The cost of eye-trackers has fallen in recent years, and, as a result, research using the technology has quickly grown. The scientists I contacted who use eye-tracking in their research on human behavior very politely hinted that they doubt Pizza Hut’s use of the technology will be as beneficial to society as some of the other research going on. And looking at what researchers are doing in this field, it’s hard to disagree:

  • People who are paralyzed or have some degree of motor disability can use eye trackers to control a computer or operate a wheelchair
  • Medical researchers are developing ways of using eye-trackers to diagnose neurological conditions like ADHD, schizophrenia, and autism. There is some evidence that babies who are just six months old start to show differences in attention that could indicate autism, which can be detected with eye-tracking sensors. 
  • Surgeons may be able to use eye-trackers to operate robotic equipment in minimally invasive surgery. 
  • Sensors tracking eye movement can alert drowsy truck drivers, activating alarms and seat vibrators to wake the sleepy trucker back up. 

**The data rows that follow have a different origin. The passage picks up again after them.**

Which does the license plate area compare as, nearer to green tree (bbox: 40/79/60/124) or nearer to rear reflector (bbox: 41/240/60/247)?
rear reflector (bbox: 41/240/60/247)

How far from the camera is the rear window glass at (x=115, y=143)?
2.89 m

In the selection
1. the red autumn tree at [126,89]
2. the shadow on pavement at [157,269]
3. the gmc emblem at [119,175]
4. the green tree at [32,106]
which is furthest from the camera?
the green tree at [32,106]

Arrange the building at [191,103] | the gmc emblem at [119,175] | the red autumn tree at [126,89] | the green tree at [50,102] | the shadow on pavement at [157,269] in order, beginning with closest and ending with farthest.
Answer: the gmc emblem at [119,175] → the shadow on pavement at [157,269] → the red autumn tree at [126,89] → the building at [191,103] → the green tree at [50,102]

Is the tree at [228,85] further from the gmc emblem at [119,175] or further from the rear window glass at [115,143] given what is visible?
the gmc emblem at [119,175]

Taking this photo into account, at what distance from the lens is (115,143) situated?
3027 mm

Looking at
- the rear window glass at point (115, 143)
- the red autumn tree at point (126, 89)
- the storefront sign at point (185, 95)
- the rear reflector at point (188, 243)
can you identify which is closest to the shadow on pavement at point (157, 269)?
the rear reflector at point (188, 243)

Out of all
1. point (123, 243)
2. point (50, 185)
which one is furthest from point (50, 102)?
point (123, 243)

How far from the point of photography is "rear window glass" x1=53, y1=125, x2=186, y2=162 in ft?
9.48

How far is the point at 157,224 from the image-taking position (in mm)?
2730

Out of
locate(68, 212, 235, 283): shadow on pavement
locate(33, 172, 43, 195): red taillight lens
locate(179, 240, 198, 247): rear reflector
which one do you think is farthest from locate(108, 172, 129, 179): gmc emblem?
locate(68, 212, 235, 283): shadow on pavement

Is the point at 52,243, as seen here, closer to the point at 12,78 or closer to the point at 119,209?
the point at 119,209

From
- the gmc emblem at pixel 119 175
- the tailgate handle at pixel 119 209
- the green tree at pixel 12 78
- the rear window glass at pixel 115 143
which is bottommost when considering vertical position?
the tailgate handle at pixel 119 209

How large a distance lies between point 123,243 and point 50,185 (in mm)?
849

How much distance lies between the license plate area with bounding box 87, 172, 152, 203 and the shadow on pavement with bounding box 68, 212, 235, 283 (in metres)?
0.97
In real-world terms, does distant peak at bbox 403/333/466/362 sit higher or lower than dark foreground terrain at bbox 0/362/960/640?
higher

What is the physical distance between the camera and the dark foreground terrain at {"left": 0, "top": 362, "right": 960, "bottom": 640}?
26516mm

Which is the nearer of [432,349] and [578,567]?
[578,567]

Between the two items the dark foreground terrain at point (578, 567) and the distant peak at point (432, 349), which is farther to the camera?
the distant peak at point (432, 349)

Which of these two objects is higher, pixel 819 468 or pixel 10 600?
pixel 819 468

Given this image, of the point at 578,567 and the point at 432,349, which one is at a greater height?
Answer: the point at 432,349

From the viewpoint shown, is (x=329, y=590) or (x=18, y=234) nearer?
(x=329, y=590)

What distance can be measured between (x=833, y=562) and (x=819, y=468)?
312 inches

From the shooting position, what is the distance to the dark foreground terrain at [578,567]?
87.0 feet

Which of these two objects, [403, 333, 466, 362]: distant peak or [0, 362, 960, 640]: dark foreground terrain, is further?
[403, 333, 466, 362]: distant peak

Adrian Staub, a cognitive psychologist and director of the eye-tracking lab at the University of Massachusetts, Amherst, explained in an email how the sensors work:

If you are looking straight at me, your pupil will look perfectly round from my perspective. As your eye moves to the left or to the right, or up or down, it will appear to me that the shape of your pupil is changing, becoming an ellipse rather than a perfect circle. The eyetracker uses mathematical equations to figure out where you’re looking based on the exact shape of this ellipse.

Some eyetrackers can do this operation as fast as every millisecond, that is, 1000 times per second. This sounds like it might be a pretty rough calculation, but actually it’s very precise. The best eyetrackers can identify which letter you’re looking at as you read normal-sized text on a computer screen. 

On a side note, it’s kind of amazing that the same technology that can aid in medical diagnoses can also detect the inner desires of British pizza eaters.